We’d hitched out of Sofia with the intention of going to Skopje for a day or so and then heading on to Pristina. But a very kind lady had picked us up outside the border crossing from Bulgaria to Macedonia and told us she was driving straight and fast to a hotel 10 km outside Pristina on the main road.

3232546128_06231cd39eAs we drove through Macedonia I regretted not stopping in the country: it was a sunny afternoon, the landscape was beautiful, the roads were tiny and beat up, and the living looked simple. It seemed like a perfect place to get lost in for a couple days. Our driver was having an affair with a Kosovan man and drove every weekend from Sofia to Pristina to meet him and we’d been lucky enough to cross paths. She drove fast through the lovely Macedonian countryside. We slowed down a little when making our way through the Albanian markets in the suburbs of Skopje, and again when we passed the UNMIK-controlled Kosovan border. We drove very quickly through the mountainous area of southern Kosovo and gazed out the window at the gorges, rivers and snow covered mountain tops. We were getting excited about the country until it suddenly faded into the flat and uneventful plain that surrounds Pristina.
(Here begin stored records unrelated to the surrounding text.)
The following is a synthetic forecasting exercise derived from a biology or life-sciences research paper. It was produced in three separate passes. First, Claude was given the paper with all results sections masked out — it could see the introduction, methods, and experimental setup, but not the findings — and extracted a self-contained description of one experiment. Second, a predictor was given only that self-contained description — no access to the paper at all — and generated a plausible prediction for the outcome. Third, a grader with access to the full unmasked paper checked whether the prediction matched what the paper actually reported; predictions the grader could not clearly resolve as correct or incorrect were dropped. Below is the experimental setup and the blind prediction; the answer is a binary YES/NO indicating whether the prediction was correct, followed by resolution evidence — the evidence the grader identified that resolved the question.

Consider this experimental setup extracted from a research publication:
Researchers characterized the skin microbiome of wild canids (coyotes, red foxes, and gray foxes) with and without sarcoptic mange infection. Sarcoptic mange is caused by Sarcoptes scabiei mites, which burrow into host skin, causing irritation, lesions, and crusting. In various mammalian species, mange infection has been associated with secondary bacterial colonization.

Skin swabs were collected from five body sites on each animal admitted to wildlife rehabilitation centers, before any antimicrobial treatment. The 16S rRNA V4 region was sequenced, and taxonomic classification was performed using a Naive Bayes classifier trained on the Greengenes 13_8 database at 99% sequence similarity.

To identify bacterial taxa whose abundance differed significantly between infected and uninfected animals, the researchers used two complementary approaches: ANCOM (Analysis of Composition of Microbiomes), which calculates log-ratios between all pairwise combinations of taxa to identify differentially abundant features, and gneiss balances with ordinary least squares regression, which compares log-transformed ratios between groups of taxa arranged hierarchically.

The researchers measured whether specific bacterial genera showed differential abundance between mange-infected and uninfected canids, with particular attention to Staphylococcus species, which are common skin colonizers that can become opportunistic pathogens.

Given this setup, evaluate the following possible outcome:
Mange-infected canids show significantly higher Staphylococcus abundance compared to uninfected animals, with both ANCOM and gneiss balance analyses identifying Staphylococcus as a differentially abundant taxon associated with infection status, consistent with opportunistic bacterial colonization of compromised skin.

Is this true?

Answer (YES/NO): YES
Our driver left us on the parking lot of the hotel her lover managed. We enjoyed the last of our bread and cheese and took a minute to think about where we were and what we were doing. It became clear to both Nathan and I independently that we did not care much, if at all, about seeing Pristina, or the rest of Kosovo for that matter. We’d wanted to come here for one reason only– to say we’d been to Kosovo. Now that this was done we would be content just crossing the road and hitching back the other direction to somewhere else. Some of these thoughts were influenced by the fact that we were on a parking lot, surrounded by industrial sprawl on a very flat plain outside of a city that had no famous monuments nor anyone we knew. The sun was setting and it was getting chilly and the idea of sleeping outside in this climate was not appealing at all. We considered heading back down south to Greece and its sunny Mediterranean coast. We’d seen signs on our way up which was an encouraging sign for a hitchhiker.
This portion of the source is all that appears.